ENTENDU. L'élection de François Hollande vue d'un café de Puilboreau : La France de droite désabusée (2)

Publié le par Laurent Kaczmarek

Bruno, 46 ans : l’artisan droite décomplexée

 

 

Il est artisan électricien et me dit très clairement qu’il est de droite. Pour lui, Hollande, c’est « plus de charges ». Il est très critique : selon lui, il n’a pas de personnalité ; il est très faible ; il ne sait pas s’exprimer (par comparaison avec Nicolas Sarkozy). « Il faudrait qu’il ait des idées lui-même… », énonce-t-il. Il admet qu’il aimerait « le voir au combat » dans les négociations internationales. Sarko y allait, mais Hollande aura peur, pense-t-il.

 

Le résultat électoral ne lui paraît pas surprenant, mais il juge le score « pas terrible ». Pour lui, la France n’a pas basculé à gauche et les socialistes ne pourront jamais tenir leur programme. Il demande « Quelles idées ont-ils, à part critiquer ? Embaucher 60 000 profs ? Mais ils ne seront pas embauchés pour cinq ans mais à vie ! »

 

Il prend très rarement des vacances et son café du matin représente son moment de détente.

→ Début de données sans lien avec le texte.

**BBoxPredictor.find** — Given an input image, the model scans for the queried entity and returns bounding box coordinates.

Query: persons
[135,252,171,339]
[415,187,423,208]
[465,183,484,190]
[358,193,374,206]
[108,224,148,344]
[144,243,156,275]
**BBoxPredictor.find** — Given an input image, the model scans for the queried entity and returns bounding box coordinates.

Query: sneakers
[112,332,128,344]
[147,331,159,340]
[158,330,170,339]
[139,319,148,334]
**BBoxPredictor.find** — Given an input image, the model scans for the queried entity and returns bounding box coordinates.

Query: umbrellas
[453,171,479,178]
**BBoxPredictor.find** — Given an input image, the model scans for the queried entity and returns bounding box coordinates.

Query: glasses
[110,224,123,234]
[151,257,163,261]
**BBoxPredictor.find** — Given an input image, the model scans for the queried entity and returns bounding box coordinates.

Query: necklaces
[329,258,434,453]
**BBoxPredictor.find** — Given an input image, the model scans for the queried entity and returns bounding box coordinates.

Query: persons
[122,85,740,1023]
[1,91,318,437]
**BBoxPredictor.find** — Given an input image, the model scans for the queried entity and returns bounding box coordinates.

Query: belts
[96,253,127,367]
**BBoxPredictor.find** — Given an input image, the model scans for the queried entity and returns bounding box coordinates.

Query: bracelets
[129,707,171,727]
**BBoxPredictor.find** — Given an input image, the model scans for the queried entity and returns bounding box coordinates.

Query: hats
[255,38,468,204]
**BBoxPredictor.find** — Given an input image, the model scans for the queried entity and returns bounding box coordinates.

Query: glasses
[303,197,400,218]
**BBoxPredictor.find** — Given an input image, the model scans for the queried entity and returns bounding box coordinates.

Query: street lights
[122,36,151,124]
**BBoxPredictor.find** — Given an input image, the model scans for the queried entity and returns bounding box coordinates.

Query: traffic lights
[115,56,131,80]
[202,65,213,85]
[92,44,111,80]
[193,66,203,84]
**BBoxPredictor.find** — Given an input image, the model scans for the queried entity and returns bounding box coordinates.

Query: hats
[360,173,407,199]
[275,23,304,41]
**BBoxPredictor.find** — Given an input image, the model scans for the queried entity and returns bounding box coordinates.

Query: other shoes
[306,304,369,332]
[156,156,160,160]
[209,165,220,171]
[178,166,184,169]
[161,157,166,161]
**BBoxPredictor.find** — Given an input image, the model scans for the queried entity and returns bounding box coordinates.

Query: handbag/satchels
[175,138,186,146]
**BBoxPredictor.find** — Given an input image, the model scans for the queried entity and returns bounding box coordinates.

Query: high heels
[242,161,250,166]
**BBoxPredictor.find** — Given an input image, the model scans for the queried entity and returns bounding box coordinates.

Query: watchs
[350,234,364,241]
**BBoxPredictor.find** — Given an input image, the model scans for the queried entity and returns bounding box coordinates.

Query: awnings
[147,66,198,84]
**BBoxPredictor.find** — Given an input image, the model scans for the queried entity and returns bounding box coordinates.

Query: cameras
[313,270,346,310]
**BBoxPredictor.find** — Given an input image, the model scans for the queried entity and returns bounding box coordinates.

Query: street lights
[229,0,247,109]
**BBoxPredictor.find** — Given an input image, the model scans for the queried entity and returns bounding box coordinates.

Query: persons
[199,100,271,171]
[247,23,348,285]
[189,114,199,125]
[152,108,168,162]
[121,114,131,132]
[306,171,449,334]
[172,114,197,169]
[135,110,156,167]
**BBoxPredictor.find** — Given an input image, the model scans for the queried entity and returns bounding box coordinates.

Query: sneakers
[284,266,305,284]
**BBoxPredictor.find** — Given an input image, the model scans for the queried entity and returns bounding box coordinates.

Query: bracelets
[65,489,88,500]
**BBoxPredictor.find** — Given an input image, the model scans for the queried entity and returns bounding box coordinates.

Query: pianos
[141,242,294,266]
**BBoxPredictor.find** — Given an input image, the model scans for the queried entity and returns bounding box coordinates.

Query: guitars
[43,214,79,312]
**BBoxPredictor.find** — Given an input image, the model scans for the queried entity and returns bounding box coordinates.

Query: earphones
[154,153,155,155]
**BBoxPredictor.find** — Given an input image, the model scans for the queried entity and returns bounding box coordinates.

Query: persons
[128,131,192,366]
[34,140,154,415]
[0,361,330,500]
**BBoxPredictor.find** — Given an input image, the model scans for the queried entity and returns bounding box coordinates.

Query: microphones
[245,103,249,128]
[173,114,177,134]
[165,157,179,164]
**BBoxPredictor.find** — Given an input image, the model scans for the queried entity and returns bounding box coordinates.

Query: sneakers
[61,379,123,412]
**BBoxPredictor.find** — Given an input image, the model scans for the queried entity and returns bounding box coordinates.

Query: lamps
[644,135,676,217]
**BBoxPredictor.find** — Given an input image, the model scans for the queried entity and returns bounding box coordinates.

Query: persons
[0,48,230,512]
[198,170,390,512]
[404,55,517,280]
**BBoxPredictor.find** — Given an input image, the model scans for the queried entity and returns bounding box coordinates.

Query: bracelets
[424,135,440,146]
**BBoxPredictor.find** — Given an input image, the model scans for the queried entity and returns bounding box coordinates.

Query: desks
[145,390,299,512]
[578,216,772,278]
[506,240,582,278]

Il n’a voté que deux fois dans sa vie en 2007 et 2012, séduit par Sarkozy. Il dit qu’aujourd’hui les gens sont plus tolérants : « on peut parler de politique, il n’y aura pas d’altercation ». La parole est libérée. Dans un bar, il y a des artisans, des écrivains, des ouvriers, des infirmières, des gens qui ramassent les poubelles : tout le monde se côtoie et discute. C’est du débat. Pourtant, c’est « un peu conflictuel » car le Français est « un peu hypocrite », « gueulard ».

 

Selon lui, si Sarkozy n’avait pas eu la crise, « il aurait été moins critiqué ». Ca a été une mise à mort, dit-il. Il avait mis des gens de gauche à des bonnes places, DSK au FMI. Chez mon interlocuteur, Dominique Strauss-Kahn est décrit comme quelqu’un de brillant et compétent, qui « présente beaucoup mieux » qu’Hollande. Ses frasques sexuelles, cela relève de la vie privée.

 

Hollande : « Il ne connaît rien, n’a rien fait en Corrèze ». Avec lui, « ça va être le bordel ». Ceux qui ont de l’argent vont partir. Il dit qu’en tant qu’artisan, il devait faire des chantiers dans trois magasins, mais qu’avec l’élection il n’en aura plus qu’un. Un patron qu’il connaît ferme quatre magasins (mais en garde une dizaine) et vire 18 personnes car il ne veut pas payer pour un gouvernement socialiste. Information non vérifiée. « On va voir le paquet de chômeurs qu’on va avoir », prédit-il. De même, la crise, « ce sera pire avec Hollande ».

 

Bayrou, c’est « ni oui, ni non ». Il le traite de « bâtard », de « merde ». Marine Le Pen, elle est critiquée de chaque côté, mais « il y a une évolution » dans son discours. Faire voter les étrangers est pour lui inadmissible. « Ils s’engraissent sur les Français ». « Il y a des gens qui profitent du système ». « Ca fait trente ans que ça dure, les conneries ». Des propos brut de décoffrage.

 

S’agissant du travail, il me parle de son fils de 18 ans qu’il a pris comme apprenti, mais à qui il ne fait pas de cadeau. Il a eu jusqu’à 4 salariés, mais aujourd’hui, il travaille seulement avec son fils.

 

Il dit qu’il faut mettre les jeunes au travail, leur « apprendre à bosser », « pour que les cotisations rentrent ». Le RSA rapporte trop par rapport au SMIC. Payer les gens en fonction des diplômes, c’est « une connerie ». Ce qui compte, c’est l’expérience. Quelqu’un qui a « 20 ans de boîte » mérite plus qu’un jeune diplômé. Et aujourd’hui, « une fois qu’un mec est formé, il se barre ailleurs ».  Au chômage, il prétend qu’il y a « 80 % de feignants et 20 % de gens qui ne trouvent pas dans leur profession ».

 

Il faut selon lui « rééduquer les gens » et commencer par ne pas dépenser plus que ce qu’on gagne. Comment une famille modeste peut-elle avoir 5 portables (dont des iPhone) et internet ?

 

Il parle d’envoyer des flics et des légionnaires dans les cités pour « foutre des branlées ».

 

S’il approuve l’euthanasie « pour ceux qui veulent », il est contre le mariage homosexuel (le pacs c’est bien, mais il ne faut pas appeler une union mariage) et surtout l’adoption par ces couples : « il faut arrêter les conneries ».

 

Etre indépendant, « c’est une liberté qui revient très cher ». Il admet qu’il n’aime pas être commandé. Il dit qu’avant 1985, les artisans gagnaient de l’argent, mais que ce n’est plus le cas.